MATERIAL FOR THE TASK section start

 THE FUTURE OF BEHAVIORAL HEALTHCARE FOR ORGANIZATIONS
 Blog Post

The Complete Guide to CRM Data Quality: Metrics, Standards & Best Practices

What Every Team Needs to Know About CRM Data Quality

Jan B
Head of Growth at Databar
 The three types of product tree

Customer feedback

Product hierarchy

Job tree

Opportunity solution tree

MATERIAL FOR THE TASK section end
MATERIAL FOR THE TASK section start

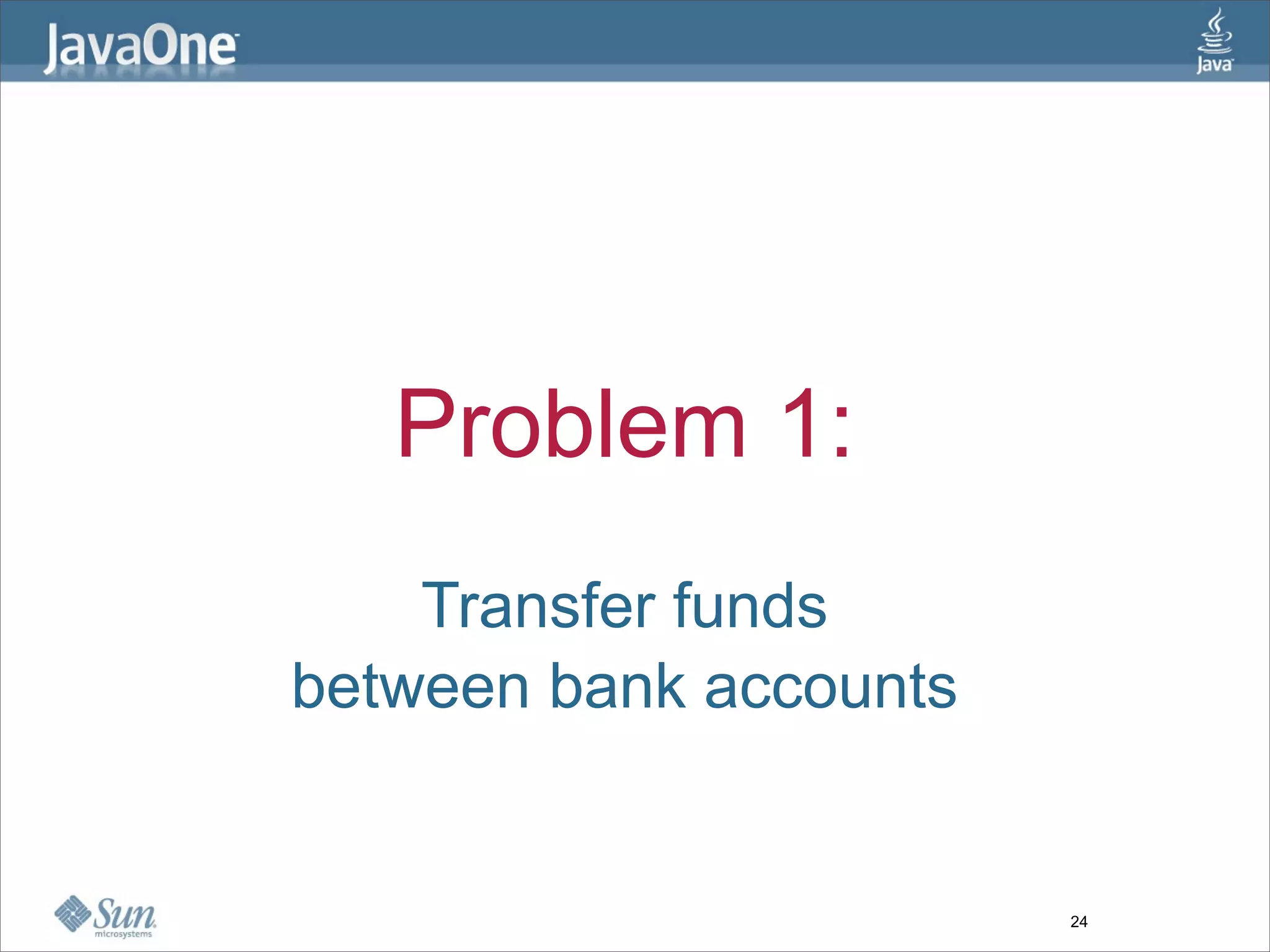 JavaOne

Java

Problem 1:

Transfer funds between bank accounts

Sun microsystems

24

MATERIAL FOR THE TASK section end

| INSTRUCTIONS FOR THE TASK |
Among the lines above, find each one containing the string "Quality" and copy it.

| EXPECTED OUTPUT |
The Complete Guide to CRM Data Quality: Metrics, Standards & Best Practices
What Every Team Needs to Know About CRM Data Quality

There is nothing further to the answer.